Erschienen in Nikolassee & Schlachtensee Journal Oktober/November 2023
Die helle Kirche leuchtet den Passanten in der Matterhornstraße zwischen Argentinischer Allee und Breisgauer Straße entgegen – das Gotteshaus in Schlachtensee wurde in diesem Jahr 111 Jahre alt. Am 22. September 1912 weihten die Gläubigen in der Villenkolonie Schlachtensee ihre Kirche ein. Die Dorfkirche und die Pauluskirche in Zehlendorf reichten für die schnell wachsende Bevölkerung nicht aus, sodass in Schlachtensee der Wunsch nach einer eigenen Kirche geboren wurde.

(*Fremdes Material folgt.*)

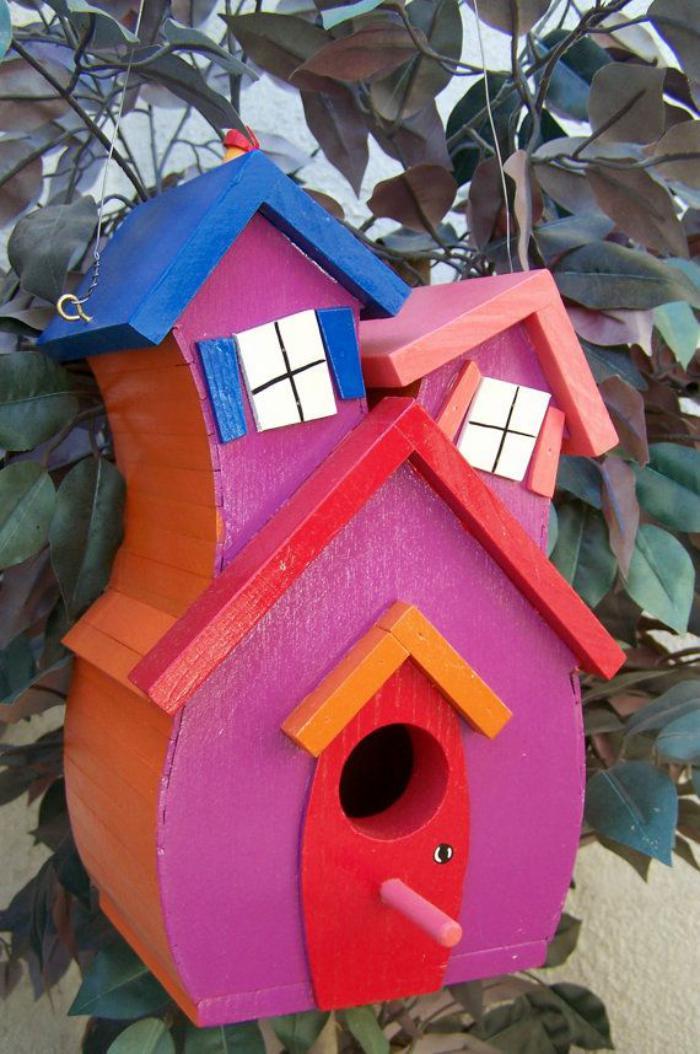 cabane-à-oiseaux-asymétrique-couleur-rose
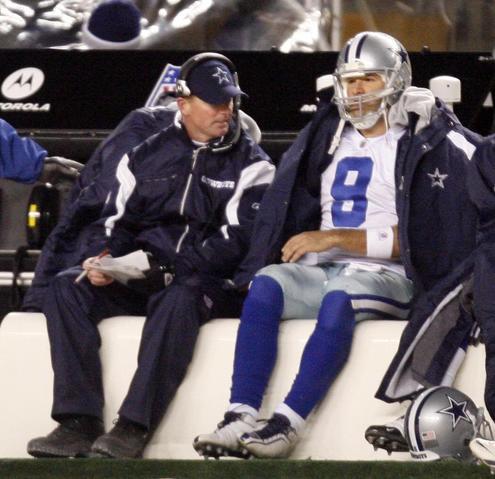 Jason Garrett and Tony Romo during loss to Steelers
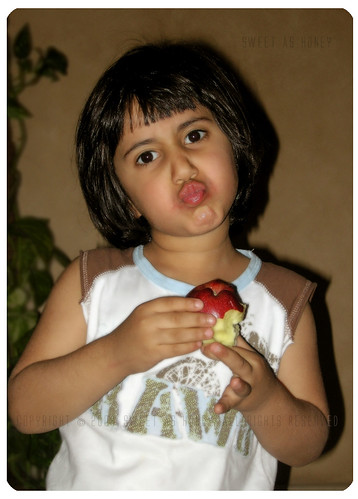 ♥ An apple a day keeps the doctor away ♥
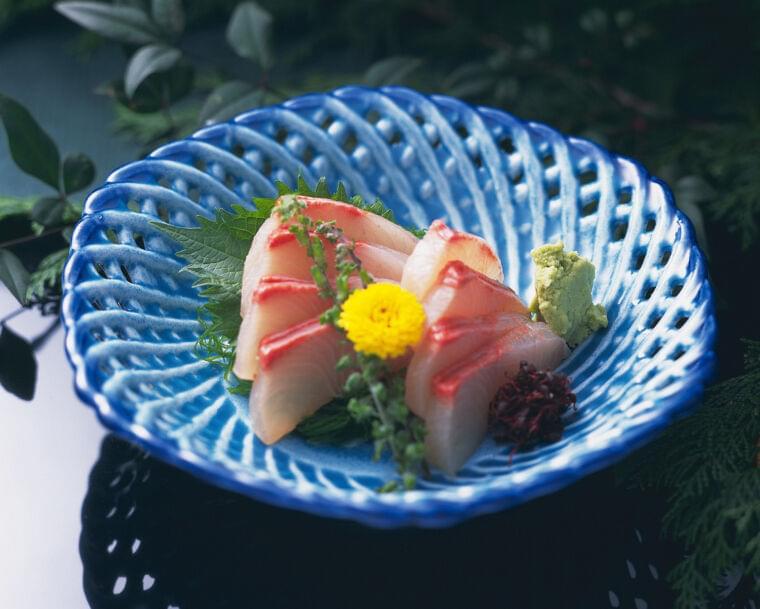 刺身のツマやあえ物の食用菊とは…食べ方・種類・栄養素 [食と健康] All About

Der Bau des neuen Gotteshauses wurde durch engagierte Bürger möglich, die zu diesem Zweck einen Kirchenbauverein gründeten. Im Jahr 1909 wurde mit dem Bau der Kirche begonnen, die aus einem zweischiffigen Kirchenschiff, einem quadratischen Turm und einer westlichen halbkreisförmigen Apsis bestand. Das Pfarrhaus wurde zeitgleich erbaut und dann mit der Kirche verbunden. Besonderheiten sind das freitragende Kruzifix aus der zweiten Hälfte des 14. Jahrhunderts und die Vaterunser-Glocke. Diese Glocke bekam die Kirche von der „Muttergemeinde“ in Zehlendorf geschenkt, der die Schlachtenseer Kirche bis zum Jahr 1949 angehörte. Vor langer Zeit läutete sie in einem hölzernen Glockenstuhl neben der Alten Dorfkirche in Zehlendorf Mitte. In Schlachtensee hing sie für viele Jahre im Kirchturm, bis sie 1987 anlässlich der 750-Jahr-Feier Berlins ausgestellt werden sollte. In den folgenden Jahren stand sie auf einem Holzgestell in der Kirche. 2016 brachte man sie wieder zurück in den Kirchturm. Das genaue Alter der Glocke ist nicht bekannt, doch anhand der Verzierungen und der Form wird davon ausgegangen, dass sie im 13. Jahrhundert gegossen wurde. Somit ist sie die älteste Kirchenglocke Berlins. Wenn sie erklingt, sind sieben Schläge zu hören – für die sieben Bitten während des Vaterunsers.
Die Schrecken des Zweiten Weltkriegs machten auch vor der Johanneskirche nicht halt. Beschädigungen am Dach und den Fenstern waren zu beklagen. Weitere Schäden durch Feuchtigkeit folgten, denn die Sanierung der Kirche konnte erst 1957 fertiggestellt werden. Dabei erfolgte auch die Erneuerung des Innenraums. Historische Elemente wurden entfernt und der Innenraum vereinfacht. Die Taufkapelle, die sich ursprünglich im Untergeschoss des Turms befand, wurde in die Kirche integriert. Ein Mahnmal befindet sich in einem durch Glastüren abgetrennten Gedenkraum und ist ein weiteres wichtiges Zeugnis der Gemeinde.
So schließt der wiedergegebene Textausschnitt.